__Aim of the task__: Transcribe exactly the lines below that begin at the line with "Zwolle with its" and stop after the line with "陶器製(2号ポット相当)多肉植物の欲しがる植木鉢 PR-9162", leaving out every picture.

Source data:
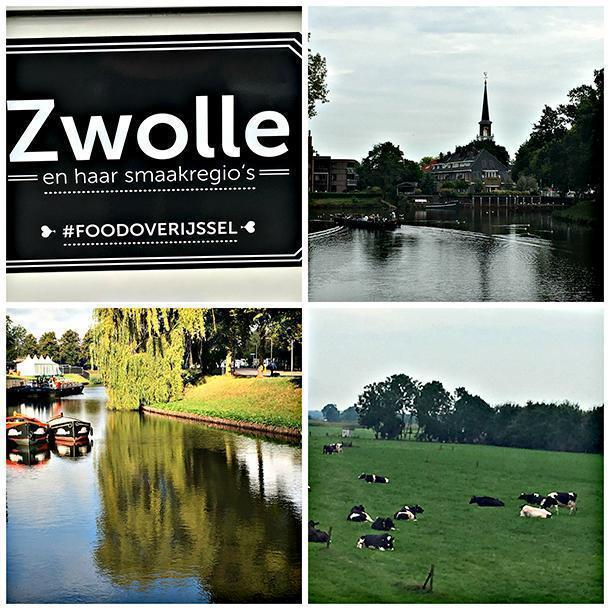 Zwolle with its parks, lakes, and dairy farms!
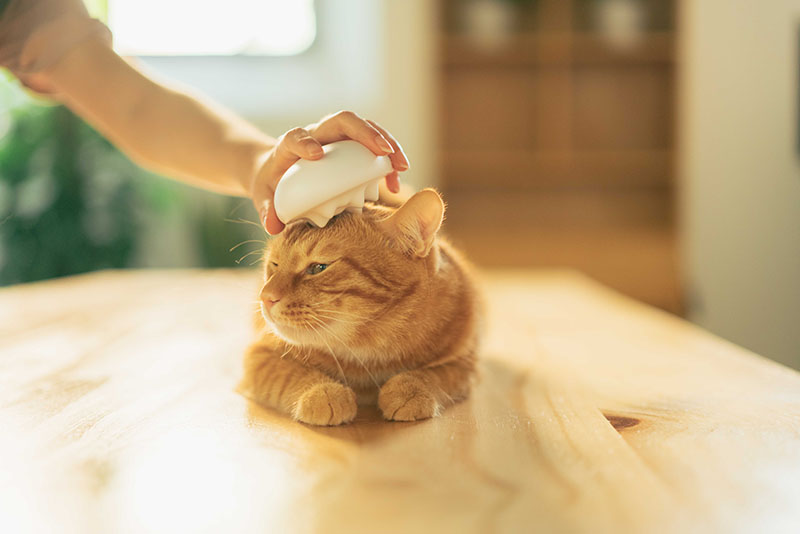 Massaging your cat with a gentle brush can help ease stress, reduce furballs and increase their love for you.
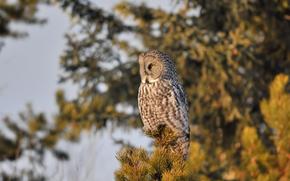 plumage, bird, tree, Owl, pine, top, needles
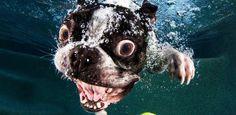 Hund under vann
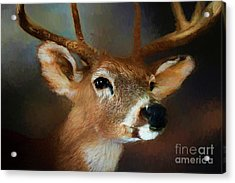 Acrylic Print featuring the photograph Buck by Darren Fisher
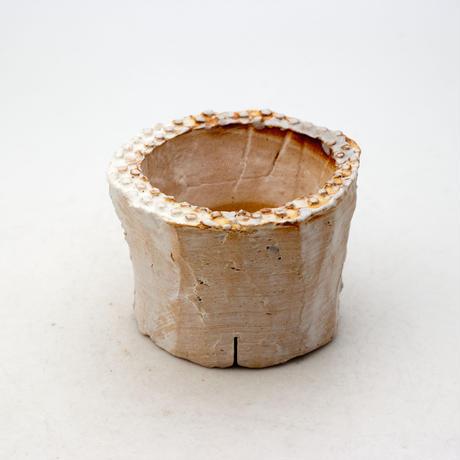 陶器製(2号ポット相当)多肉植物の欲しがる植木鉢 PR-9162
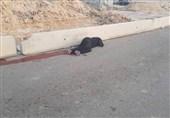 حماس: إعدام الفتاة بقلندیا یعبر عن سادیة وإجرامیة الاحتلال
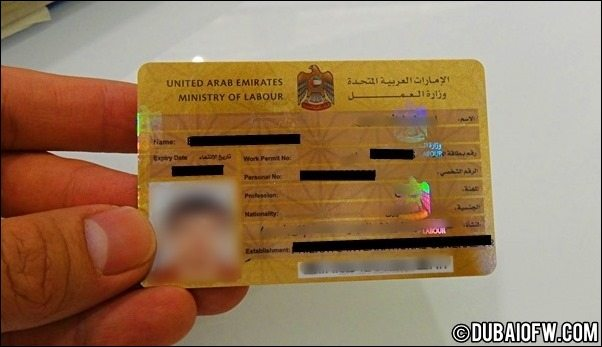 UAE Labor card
--
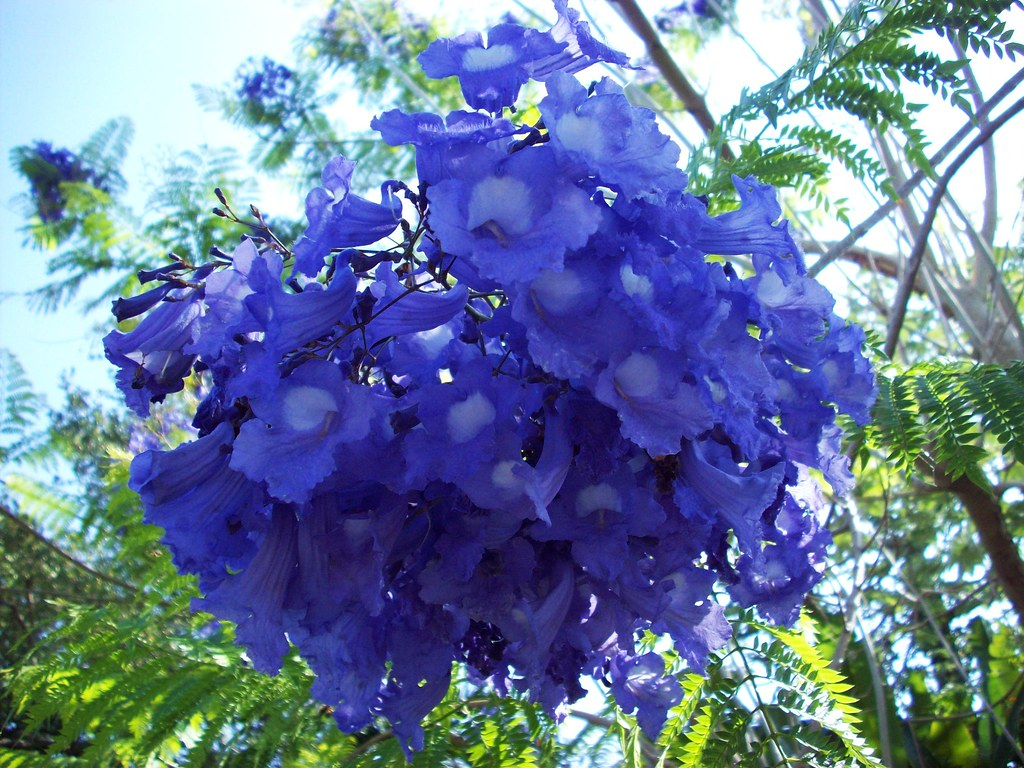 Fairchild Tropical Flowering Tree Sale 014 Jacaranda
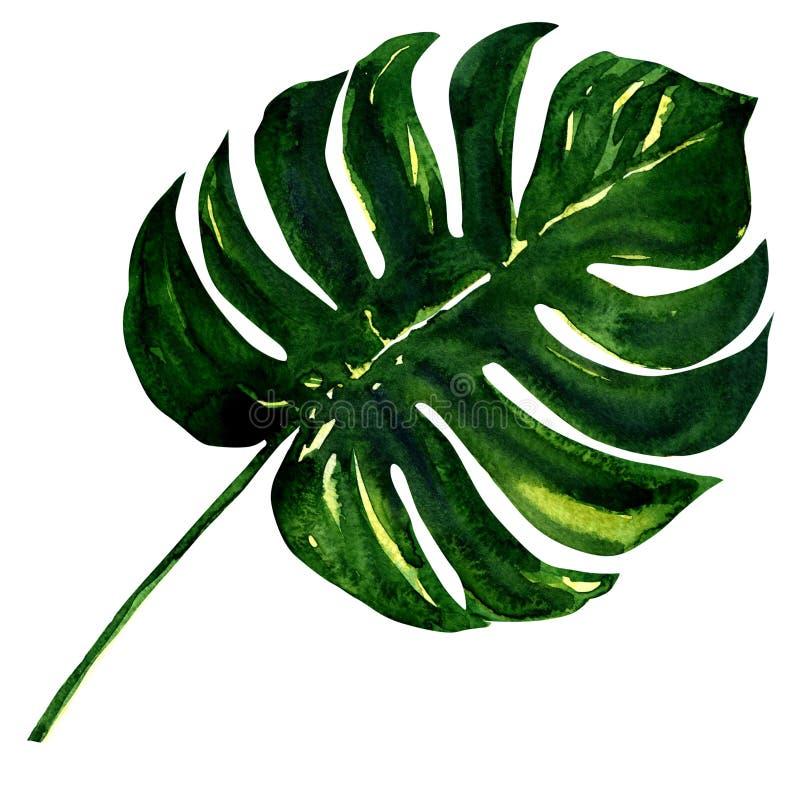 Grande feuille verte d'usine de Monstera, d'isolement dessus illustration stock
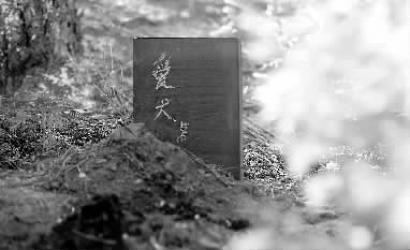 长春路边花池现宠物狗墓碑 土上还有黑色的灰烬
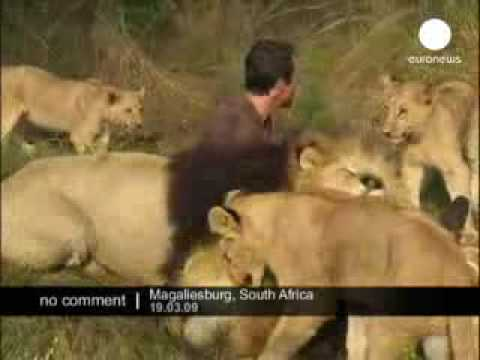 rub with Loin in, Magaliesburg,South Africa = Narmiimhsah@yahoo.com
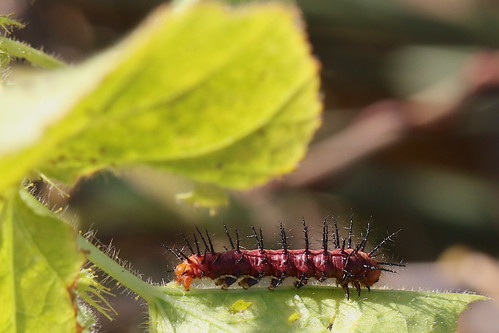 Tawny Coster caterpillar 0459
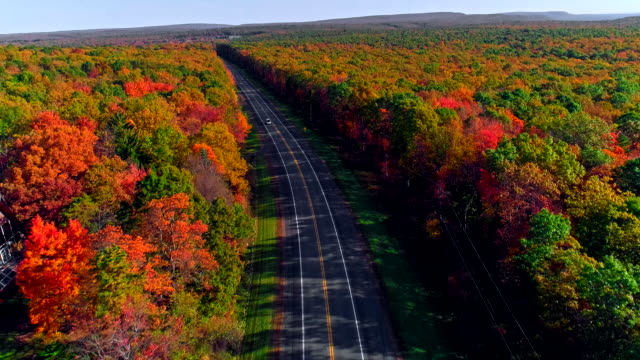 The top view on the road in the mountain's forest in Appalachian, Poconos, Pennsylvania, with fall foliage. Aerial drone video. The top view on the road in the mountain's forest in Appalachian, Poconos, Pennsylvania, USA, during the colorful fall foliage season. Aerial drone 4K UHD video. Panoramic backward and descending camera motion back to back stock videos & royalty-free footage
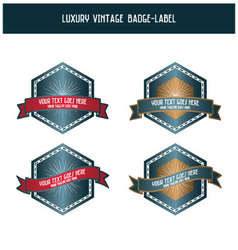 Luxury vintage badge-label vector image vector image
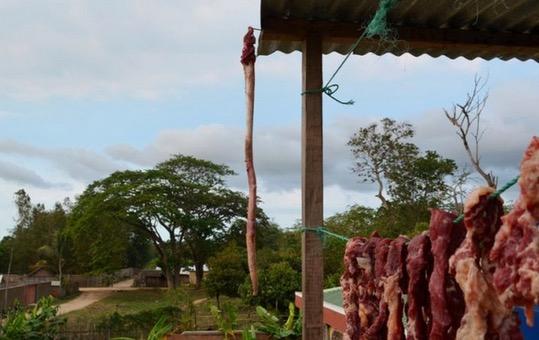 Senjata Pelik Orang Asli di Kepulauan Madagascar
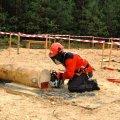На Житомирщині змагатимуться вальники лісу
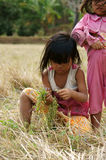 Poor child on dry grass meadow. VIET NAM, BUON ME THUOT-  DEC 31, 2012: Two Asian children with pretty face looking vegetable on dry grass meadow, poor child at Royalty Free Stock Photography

__Solution below__:
 Zwolle with its parks, lakes, and dairy farms!
 Massaging your cat with a gentle brush can help ease stress, reduce furballs and increase their love for you.
 plumage, bird, tree, Owl, pine, top, needles
 Hund under vann
 Acrylic Print featuring the photograph Buck by Darren Fisher
 陶器製(2号ポット相当)多肉植物の欲しがる植木鉢 PR-9162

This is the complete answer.